◆ **OBJECTIVE**
Drop every picture and give the entries back exactly.

--- BEGIN DATA ROWS ---

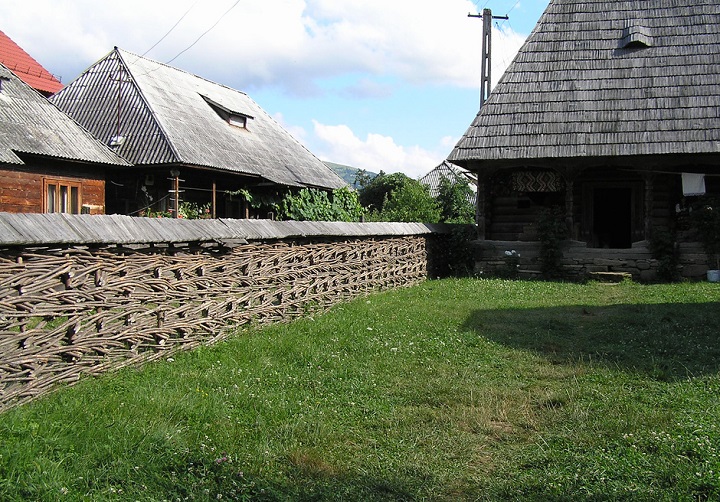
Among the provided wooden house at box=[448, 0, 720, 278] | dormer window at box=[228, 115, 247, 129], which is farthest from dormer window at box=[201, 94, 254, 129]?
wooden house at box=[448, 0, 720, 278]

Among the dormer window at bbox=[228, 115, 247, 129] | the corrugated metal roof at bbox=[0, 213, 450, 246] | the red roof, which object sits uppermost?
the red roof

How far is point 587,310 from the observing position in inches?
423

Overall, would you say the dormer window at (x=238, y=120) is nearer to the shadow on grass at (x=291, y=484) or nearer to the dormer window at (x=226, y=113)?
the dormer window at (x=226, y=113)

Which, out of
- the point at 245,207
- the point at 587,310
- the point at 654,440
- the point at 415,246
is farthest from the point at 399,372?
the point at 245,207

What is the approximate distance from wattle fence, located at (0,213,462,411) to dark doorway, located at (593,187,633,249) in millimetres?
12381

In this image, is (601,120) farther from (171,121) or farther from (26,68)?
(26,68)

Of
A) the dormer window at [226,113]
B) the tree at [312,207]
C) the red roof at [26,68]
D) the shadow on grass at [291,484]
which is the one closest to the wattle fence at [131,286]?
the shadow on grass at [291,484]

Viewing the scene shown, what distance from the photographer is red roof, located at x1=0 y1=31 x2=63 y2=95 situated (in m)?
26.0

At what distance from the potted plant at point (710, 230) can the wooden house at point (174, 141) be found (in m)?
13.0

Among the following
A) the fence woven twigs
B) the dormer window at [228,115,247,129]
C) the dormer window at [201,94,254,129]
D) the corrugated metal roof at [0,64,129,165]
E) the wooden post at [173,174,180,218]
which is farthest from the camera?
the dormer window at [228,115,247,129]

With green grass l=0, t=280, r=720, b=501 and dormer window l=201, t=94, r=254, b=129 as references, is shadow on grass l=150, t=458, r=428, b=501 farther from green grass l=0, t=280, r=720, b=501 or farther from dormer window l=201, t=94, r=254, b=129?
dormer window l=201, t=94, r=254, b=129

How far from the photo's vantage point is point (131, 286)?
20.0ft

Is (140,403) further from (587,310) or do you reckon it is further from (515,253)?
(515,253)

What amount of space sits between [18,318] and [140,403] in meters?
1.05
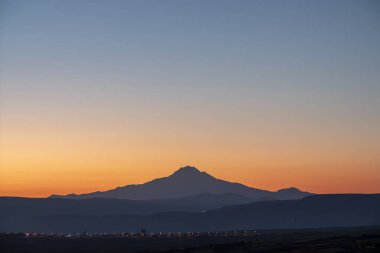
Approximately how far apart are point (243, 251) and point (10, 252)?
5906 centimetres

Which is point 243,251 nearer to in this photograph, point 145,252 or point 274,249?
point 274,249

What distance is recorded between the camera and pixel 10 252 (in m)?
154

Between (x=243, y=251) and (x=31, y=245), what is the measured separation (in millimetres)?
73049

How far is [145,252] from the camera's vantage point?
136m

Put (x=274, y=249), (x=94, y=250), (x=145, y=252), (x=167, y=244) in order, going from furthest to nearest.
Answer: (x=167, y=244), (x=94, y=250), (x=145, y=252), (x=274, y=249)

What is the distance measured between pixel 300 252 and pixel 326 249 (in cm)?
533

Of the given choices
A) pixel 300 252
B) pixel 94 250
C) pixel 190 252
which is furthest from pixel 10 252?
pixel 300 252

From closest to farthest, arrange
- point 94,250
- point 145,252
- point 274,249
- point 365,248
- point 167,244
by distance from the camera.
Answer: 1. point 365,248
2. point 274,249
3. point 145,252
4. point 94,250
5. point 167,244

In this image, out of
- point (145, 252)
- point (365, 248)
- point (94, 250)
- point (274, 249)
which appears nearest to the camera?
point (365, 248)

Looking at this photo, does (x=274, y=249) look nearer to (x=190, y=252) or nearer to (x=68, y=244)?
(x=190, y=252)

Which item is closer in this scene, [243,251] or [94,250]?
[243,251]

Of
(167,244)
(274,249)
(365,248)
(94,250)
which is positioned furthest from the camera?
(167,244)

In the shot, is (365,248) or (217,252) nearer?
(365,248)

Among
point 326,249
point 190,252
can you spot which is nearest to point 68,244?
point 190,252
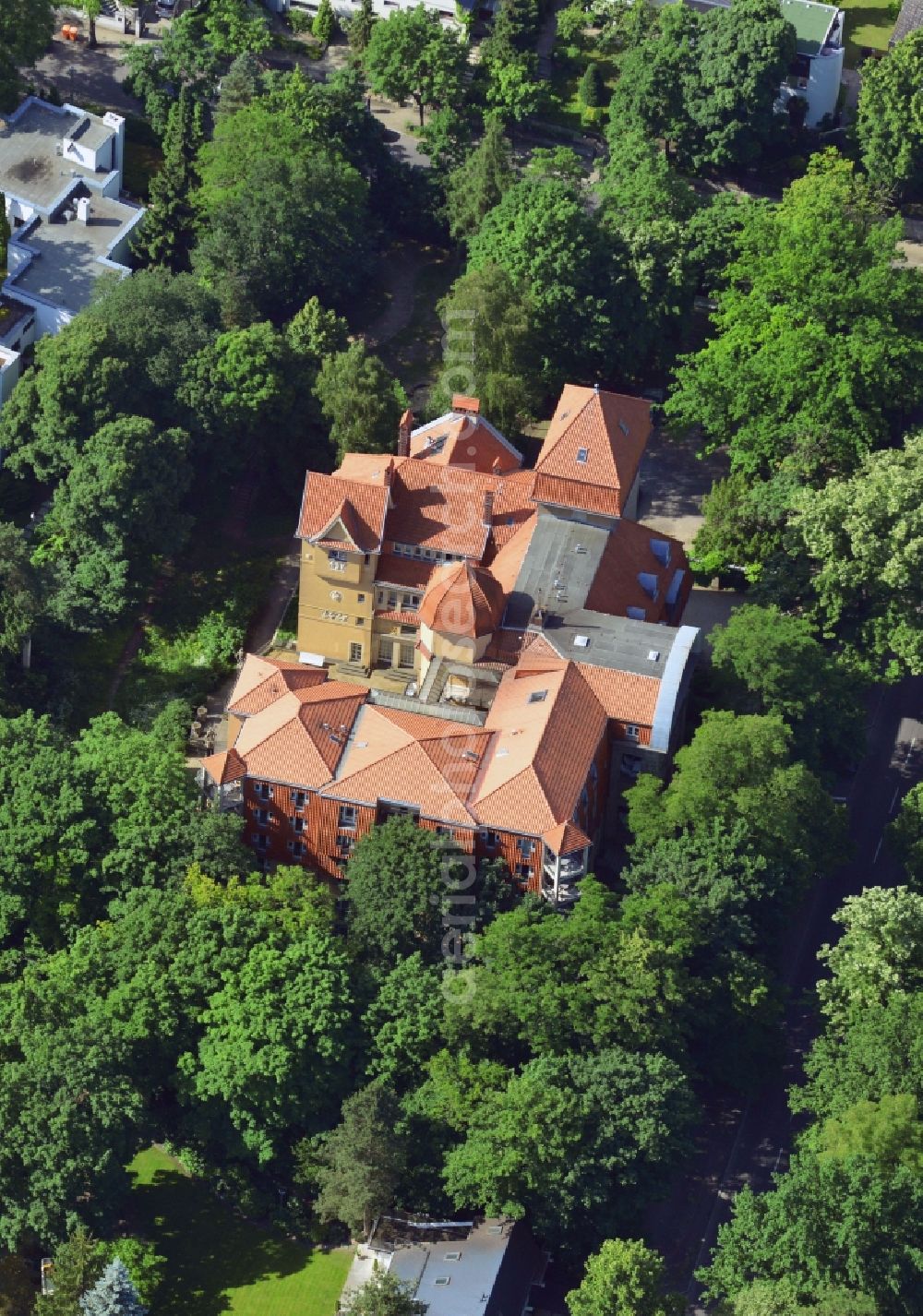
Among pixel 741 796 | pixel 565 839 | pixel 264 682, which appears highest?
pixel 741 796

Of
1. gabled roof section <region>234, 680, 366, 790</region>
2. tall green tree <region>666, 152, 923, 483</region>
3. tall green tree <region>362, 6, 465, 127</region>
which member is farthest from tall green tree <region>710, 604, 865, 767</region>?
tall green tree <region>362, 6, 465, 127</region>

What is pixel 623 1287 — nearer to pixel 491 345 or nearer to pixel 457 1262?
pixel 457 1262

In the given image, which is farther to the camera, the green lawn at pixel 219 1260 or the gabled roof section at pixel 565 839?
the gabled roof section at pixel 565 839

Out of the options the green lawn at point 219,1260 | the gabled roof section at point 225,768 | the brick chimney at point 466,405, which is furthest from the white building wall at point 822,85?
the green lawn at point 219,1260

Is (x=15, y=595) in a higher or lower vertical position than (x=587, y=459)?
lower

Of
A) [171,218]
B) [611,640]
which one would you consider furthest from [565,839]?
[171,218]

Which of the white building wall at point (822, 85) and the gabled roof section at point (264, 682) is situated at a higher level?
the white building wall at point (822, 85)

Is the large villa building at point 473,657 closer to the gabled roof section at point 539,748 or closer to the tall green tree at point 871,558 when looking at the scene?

--- END DATA ROWS ---

◆ **RESULT OF THIS TASK**
Among the provided wooden house at box=[448, 0, 720, 278] | dormer window at box=[228, 115, 247, 129], which is farthest from dormer window at box=[201, 94, 254, 129]?
wooden house at box=[448, 0, 720, 278]

Among the dormer window at bbox=[228, 115, 247, 129] | the corrugated metal roof at bbox=[0, 213, 450, 246] | the red roof, which object sits uppermost?
the red roof

How far is point 587,310 from the observing position in inches?
423

Overall, would you say the dormer window at (x=238, y=120) is nearer to the shadow on grass at (x=291, y=484) or nearer to the dormer window at (x=226, y=113)?
the dormer window at (x=226, y=113)

Which, out of
- the point at 245,207
- the point at 587,310
- the point at 654,440
- the point at 415,246
is farthest from the point at 399,372?
the point at 245,207

What is the approximate distance from wattle fence, located at (0,213,462,411) to dark doorway, located at (593,187,633,249) in millimetres?
12381

In this image, is (601,120) farther from (171,121) or farther from (26,68)?
(26,68)

Of
A) the dormer window at [226,113]
B) the tree at [312,207]
C) the red roof at [26,68]
D) the shadow on grass at [291,484]
which is the one closest to the wattle fence at [131,286]?
the shadow on grass at [291,484]

Viewing the scene shown, what distance from the photographer is red roof, located at x1=0 y1=31 x2=63 y2=95 situated (in m)?
26.0

At what distance from the potted plant at point (710, 230) can the wooden house at point (174, 141) be found (in m)?
13.0

Among the following
A) the fence woven twigs
B) the dormer window at [228,115,247,129]
C) the dormer window at [201,94,254,129]
D) the corrugated metal roof at [0,64,129,165]
E) the wooden post at [173,174,180,218]
which is farthest from the camera?
the dormer window at [228,115,247,129]

With green grass l=0, t=280, r=720, b=501 and dormer window l=201, t=94, r=254, b=129 as references, is shadow on grass l=150, t=458, r=428, b=501 farther from green grass l=0, t=280, r=720, b=501 or farther from dormer window l=201, t=94, r=254, b=129?
dormer window l=201, t=94, r=254, b=129

How far from the photo's vantage point is point (131, 286)?
20.0ft

Is (140,403) further from (587,310) or do you reckon it is further from (515,253)?
(515,253)

What amount of space sits between [18,318] and [140,403] in meters?
1.05
Approximately how far apart are point (243, 251) and point (10, 252)?
5906 centimetres

Which is point 243,251 nearer to in this photograph, point 145,252 or point 274,249?
point 274,249

What distance is recorded between the camera and pixel 10 252 (in m)?
154

Between (x=243, y=251) and (x=31, y=245), what is the measured separation (in millimetres)?
73049

How far is [145,252] from the camera's vantage point?
136m

Put (x=274, y=249), (x=94, y=250), (x=145, y=252), (x=167, y=244) in order, going from furthest to nearest.
Answer: (x=167, y=244), (x=94, y=250), (x=145, y=252), (x=274, y=249)

What is the distance measured between pixel 300 252 and pixel 326 249 (in cm)?
533

Of the given choices
A) pixel 300 252
B) pixel 94 250
C) pixel 190 252
which is furthest from pixel 10 252?
pixel 300 252

From closest to farthest, arrange
- point 94,250
- point 145,252
- point 274,249
- point 365,248
- point 167,244
by distance from the camera.
Answer: 1. point 365,248
2. point 274,249
3. point 145,252
4. point 94,250
5. point 167,244

In this image, out of
- point (145, 252)
- point (365, 248)
- point (94, 250)
- point (274, 249)
which appears nearest to the camera?
point (365, 248)

Looking at this photo, does (x=274, y=249) look nearer to (x=190, y=252) or nearer to (x=68, y=244)?
(x=190, y=252)

Which item is closer in this scene, [243,251] or [94,250]?
[243,251]

Of
(167,244)
(274,249)
(365,248)
(94,250)
which is positioned furthest from the camera?
(167,244)

In the shot, is (365,248) or (217,252) nearer?
(365,248)

Among
point 326,249
point 190,252
can you spot which is nearest to point 68,244?
point 190,252
Among pixel 741 796 | pixel 565 839 | pixel 264 682, which appears highest?
pixel 741 796

Of
1. gabled roof section <region>234, 680, 366, 790</region>
2. tall green tree <region>666, 152, 923, 483</region>
3. tall green tree <region>362, 6, 465, 127</region>
which member is farthest from tall green tree <region>710, 604, 865, 767</region>?
tall green tree <region>362, 6, 465, 127</region>

What is pixel 623 1287 — nearer to pixel 491 345 or nearer to pixel 457 1262?
pixel 457 1262

In the given image, which is farther to the camera, the green lawn at pixel 219 1260 or the gabled roof section at pixel 565 839?
the gabled roof section at pixel 565 839

Out of the options the green lawn at point 219,1260 | the gabled roof section at point 225,768 | the brick chimney at point 466,405, which is furthest from the white building wall at point 822,85?
the green lawn at point 219,1260

Is (x=15, y=595) in a higher or lower vertical position than (x=587, y=459)?
lower

Of
A) [171,218]
B) [611,640]
which one would you consider furthest from [565,839]?
[171,218]

Which of the white building wall at point (822, 85) and the gabled roof section at point (264, 682) is situated at a higher level?
the white building wall at point (822, 85)

Is the large villa building at point 473,657 closer to the gabled roof section at point 539,748 or closer to the tall green tree at point 871,558 when looking at the scene?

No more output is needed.